PRAGUE, Nov 11 (Reuters) - The Hungarian forint eased to its lowest point in nearly five weeks against the euro on Monday, continuing a week-long slide along with other central European currencies as global concerns reduce the market’s appetite for riskier assets.
Stock markets were mixed, with international investors cautious about world news including the latest news on protests in Hong Kong and as they wait for clearer signs of progress in U.S.-China trade talks.
Prague stocks were propped up by a rise in shares in telecoms group O2 Czech Republic, which are at their highest level since before the company started acquiring more of its own shares under a buyback programme at the end of August.
Budapest’s index fell 0.7%, while Warsaw was closed for a national holiday.
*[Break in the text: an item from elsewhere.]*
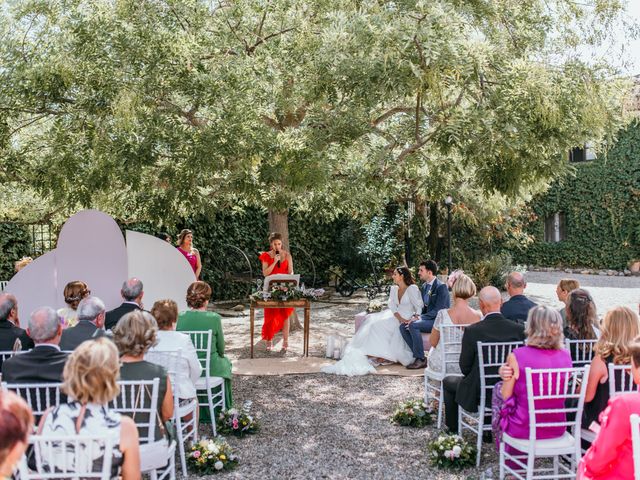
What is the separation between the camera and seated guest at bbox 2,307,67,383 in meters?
3.77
Poland’s zloty lost 0.2% to 4.274 to the euro.
The forint slipped 0.2% to bid at 334.25 to the euro, falling more due to a determined ultra-dovish stance from the central bank even as inflation picks up.
Erste Bank said pressure could stay on the forint, hurt also by the increasing amount of forint liquidity the central bank has made available via forex swaps in the past three weeks.
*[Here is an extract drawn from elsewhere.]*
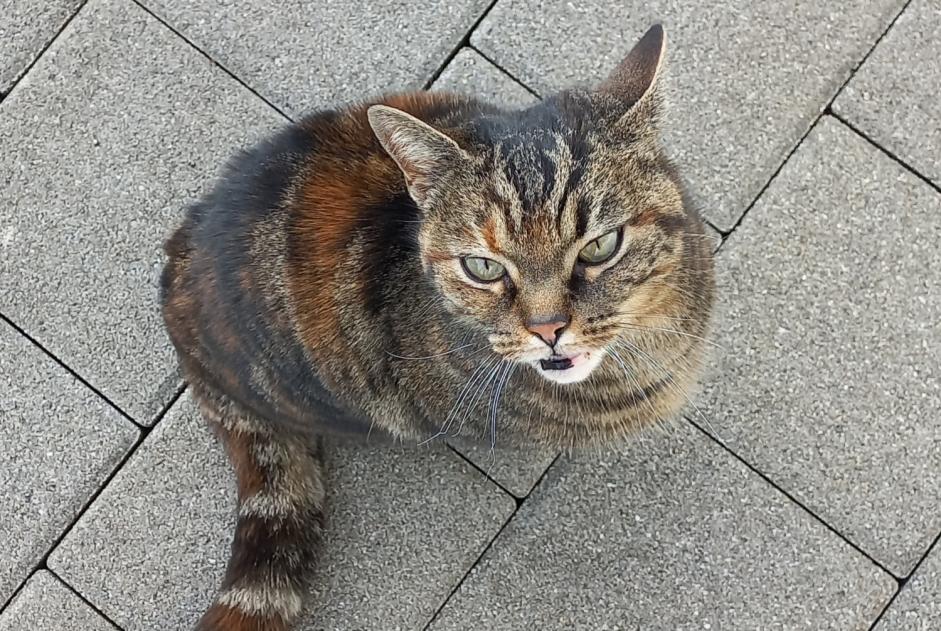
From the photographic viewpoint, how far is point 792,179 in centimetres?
188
Romania’s leu steadied on Monday after recent falls as the country’s assets see more pressure from budget deficit worries.
The Romanian currency, like the forint, has weakened since the summer months while the zloty and Czech crown have firmed.
Elsewhere, data showing inflation stagnated in the upper end of the Czech central bank’s target range failed to move the crown. Inflation in central Europe has stayed high amid home-grown economic growth safeguarding the region for now from a slowdown in western Europe.
Czech rate setters have continued to discuss more rate hikes even as central banks elsewhere around the world shift to easing policy.
The crown is sitting near its strongest level since July but was bid down 0.1% at 25.51 to the euro on Monday.
“It is a slow start to trading. The crown is tracking the region,” a Prague trader said. The trader added that the crown was unlikely to ease too much in the coming days.
Erste said investors would likely keep a close eye on preliminary gross domestic product figures coming on Thursday.
“Despite all the odds stemming from the worsening external environment and the recent weakening of market sentiment, we expect the region to remain relatively strong,” its analysts said.